— start of Input rows —

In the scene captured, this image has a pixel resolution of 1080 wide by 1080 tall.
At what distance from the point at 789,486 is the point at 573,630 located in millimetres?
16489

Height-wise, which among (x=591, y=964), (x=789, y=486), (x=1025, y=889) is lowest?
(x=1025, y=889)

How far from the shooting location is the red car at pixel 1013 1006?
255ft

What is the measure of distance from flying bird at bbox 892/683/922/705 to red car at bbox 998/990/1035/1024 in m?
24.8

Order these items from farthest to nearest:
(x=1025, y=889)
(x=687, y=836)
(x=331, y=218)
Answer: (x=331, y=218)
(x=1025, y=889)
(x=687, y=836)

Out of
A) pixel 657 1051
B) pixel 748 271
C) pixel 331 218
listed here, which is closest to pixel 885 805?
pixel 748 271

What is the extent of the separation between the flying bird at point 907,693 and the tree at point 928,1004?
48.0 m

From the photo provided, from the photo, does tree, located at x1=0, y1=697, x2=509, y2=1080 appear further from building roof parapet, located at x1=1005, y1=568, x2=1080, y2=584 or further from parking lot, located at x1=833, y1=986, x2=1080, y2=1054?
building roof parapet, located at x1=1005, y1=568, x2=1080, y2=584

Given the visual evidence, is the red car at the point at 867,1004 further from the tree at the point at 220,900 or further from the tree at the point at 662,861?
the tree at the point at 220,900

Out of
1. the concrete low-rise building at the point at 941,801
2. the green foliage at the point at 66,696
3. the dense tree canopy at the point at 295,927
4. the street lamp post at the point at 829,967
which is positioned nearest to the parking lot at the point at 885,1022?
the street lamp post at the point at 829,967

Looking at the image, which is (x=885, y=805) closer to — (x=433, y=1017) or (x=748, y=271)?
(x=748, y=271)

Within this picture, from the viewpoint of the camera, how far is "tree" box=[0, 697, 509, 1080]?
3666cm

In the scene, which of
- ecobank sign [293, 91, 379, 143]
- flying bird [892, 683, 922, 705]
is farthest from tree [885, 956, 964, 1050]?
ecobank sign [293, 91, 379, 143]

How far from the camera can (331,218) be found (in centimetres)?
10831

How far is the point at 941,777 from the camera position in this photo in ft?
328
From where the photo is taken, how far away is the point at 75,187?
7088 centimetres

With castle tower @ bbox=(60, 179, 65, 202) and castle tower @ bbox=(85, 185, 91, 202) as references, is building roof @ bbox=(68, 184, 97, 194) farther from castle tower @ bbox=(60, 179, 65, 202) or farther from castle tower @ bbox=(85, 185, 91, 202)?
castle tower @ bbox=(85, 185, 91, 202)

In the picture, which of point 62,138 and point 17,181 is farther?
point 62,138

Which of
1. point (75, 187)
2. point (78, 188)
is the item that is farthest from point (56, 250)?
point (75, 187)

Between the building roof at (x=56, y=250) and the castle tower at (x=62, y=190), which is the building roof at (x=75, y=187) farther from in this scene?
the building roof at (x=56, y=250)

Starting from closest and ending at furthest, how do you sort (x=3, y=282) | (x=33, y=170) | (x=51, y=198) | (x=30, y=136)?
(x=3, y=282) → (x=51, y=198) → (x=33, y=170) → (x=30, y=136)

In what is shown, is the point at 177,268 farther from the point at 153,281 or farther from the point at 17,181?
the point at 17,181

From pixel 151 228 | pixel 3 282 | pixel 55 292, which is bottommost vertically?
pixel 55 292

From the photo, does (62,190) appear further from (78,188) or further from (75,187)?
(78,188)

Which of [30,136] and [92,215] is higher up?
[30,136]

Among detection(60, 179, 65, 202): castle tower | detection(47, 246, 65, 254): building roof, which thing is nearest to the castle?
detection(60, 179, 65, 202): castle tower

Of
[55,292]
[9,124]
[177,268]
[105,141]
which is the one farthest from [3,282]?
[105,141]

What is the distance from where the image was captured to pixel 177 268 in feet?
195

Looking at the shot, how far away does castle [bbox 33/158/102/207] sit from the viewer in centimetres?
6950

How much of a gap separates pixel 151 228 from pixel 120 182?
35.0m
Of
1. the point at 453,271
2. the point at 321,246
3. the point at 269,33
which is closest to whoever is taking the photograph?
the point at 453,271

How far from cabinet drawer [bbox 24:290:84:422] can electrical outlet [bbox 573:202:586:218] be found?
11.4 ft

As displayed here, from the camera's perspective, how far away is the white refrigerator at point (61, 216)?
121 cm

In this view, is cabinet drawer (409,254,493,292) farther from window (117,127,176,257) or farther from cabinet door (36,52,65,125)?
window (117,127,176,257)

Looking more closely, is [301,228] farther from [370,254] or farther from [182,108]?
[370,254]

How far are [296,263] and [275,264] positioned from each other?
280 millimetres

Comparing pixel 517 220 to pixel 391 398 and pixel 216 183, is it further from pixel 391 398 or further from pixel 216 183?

— end of Input rows —

Written task - In the listing above, switch every "parking lot" to "car park" and leave everything else as it is.

Completed exercise -
In the scene captured, this image has a pixel resolution of 1080 wide by 1080 tall.
At what distance from the point at 789,486 is the point at 573,630 located in millimetres?
16489

Height-wise, which among (x=591, y=964), (x=789, y=486), (x=1025, y=889) is lowest?
(x=1025, y=889)

How far from the shooting location is the red car at pixel 1013 1006?
255ft

What is the measure of distance from flying bird at bbox 892/683/922/705 to red car at bbox 998/990/1035/1024 in m?
24.8

Order these items from farthest to nearest:
(x=1025, y=889)
(x=687, y=836)
(x=331, y=218)
Answer: (x=331, y=218)
(x=1025, y=889)
(x=687, y=836)

Out of
A) pixel 657 1051
B) pixel 748 271
C) pixel 331 218
listed here, which is closest to pixel 885 805?
pixel 748 271

What is the extent of the separation between the flying bird at point 907,693 and the tree at point 928,1004?
48.0 m

From the photo provided, from the photo, does tree, located at x1=0, y1=697, x2=509, y2=1080 appear further from building roof parapet, located at x1=1005, y1=568, x2=1080, y2=584 or further from car park, located at x1=833, y1=986, x2=1080, y2=1054?
building roof parapet, located at x1=1005, y1=568, x2=1080, y2=584

Given the visual evidence, is the red car at the point at 867,1004 further from the tree at the point at 220,900 or further from the tree at the point at 662,861?
the tree at the point at 220,900

Out of
1. the concrete low-rise building at the point at 941,801
2. the green foliage at the point at 66,696
3. the dense tree canopy at the point at 295,927
4. the street lamp post at the point at 829,967
which is positioned nearest to the car park at the point at 885,1022?
the street lamp post at the point at 829,967

Looking at the image, which is (x=885, y=805) closer to — (x=433, y=1017) or (x=748, y=271)?
(x=748, y=271)

Within this picture, from the viewpoint of the camera, how far is "tree" box=[0, 697, 509, 1080]?
3666cm

In the scene, which of
- ecobank sign [293, 91, 379, 143]
- flying bird [892, 683, 922, 705]
is farthest from tree [885, 956, 964, 1050]?
ecobank sign [293, 91, 379, 143]

How far from the camera can (331,218) be found (in centimetres)?
10831

How far is the point at 941,777 from the camera position in this photo in ft?
328
From where the photo is taken, how far away is the point at 75,187?
7088 centimetres

With castle tower @ bbox=(60, 179, 65, 202) and castle tower @ bbox=(85, 185, 91, 202) as references, is building roof @ bbox=(68, 184, 97, 194) farther from castle tower @ bbox=(60, 179, 65, 202) or farther from castle tower @ bbox=(85, 185, 91, 202)?
castle tower @ bbox=(85, 185, 91, 202)

In the picture, which of point 62,138 and point 17,181 is farther?
point 62,138

Which of
1. point (75, 187)
2. point (78, 188)
is the item that is farthest from point (56, 250)?
point (75, 187)

Between the building roof at (x=56, y=250) and the castle tower at (x=62, y=190), which is the building roof at (x=75, y=187) farther from in this scene?
the building roof at (x=56, y=250)

Starting from closest and ending at furthest, how do you sort (x=3, y=282) | (x=33, y=170) | (x=51, y=198) | (x=30, y=136)?
(x=3, y=282) → (x=51, y=198) → (x=33, y=170) → (x=30, y=136)

In what is shown, is the point at 177,268 farther from the point at 153,281 or farther from the point at 17,181?
the point at 17,181

From pixel 151 228 | pixel 3 282 | pixel 55 292, which is bottommost vertically?
pixel 55 292

From the photo, does (62,190) appear further from (78,188) or further from (75,187)?
(78,188)

Which of [30,136] and [92,215] is higher up?
[30,136]

Among detection(60, 179, 65, 202): castle tower | detection(47, 246, 65, 254): building roof, which thing is nearest to the castle?
detection(60, 179, 65, 202): castle tower

Of
[55,292]
[9,124]
[177,268]
[105,141]
which is the one farthest from [3,282]?
[105,141]

What is the distance from where the image was captured to pixel 177 268 in feet?
195

Looking at the shot, how far away does castle [bbox 33/158/102/207] sit from the viewer in centimetres?
6950

How much of a gap separates pixel 151 228 from pixel 120 182?
35.0m
Of
1. the point at 453,271
2. the point at 321,246
3. the point at 269,33
which is closest to whoever is taking the photograph?
the point at 453,271

How far from cabinet drawer [bbox 24:290:84:422] can electrical outlet [bbox 573:202:586:218] be found?
11.4 ft

As displayed here, from the camera's perspective, how far away is the white refrigerator at point (61, 216)?
121 cm

In this view, is cabinet drawer (409,254,493,292) farther from window (117,127,176,257) or farther from cabinet door (36,52,65,125)?
window (117,127,176,257)

Looking more closely, is [301,228] farther from [370,254] or farther from [182,108]?
[370,254]

How far are [296,263] and [275,264] positioned from each other?
280 millimetres

Comparing pixel 517 220 to pixel 391 398 and pixel 216 183, is it further from pixel 391 398 or further from pixel 216 183?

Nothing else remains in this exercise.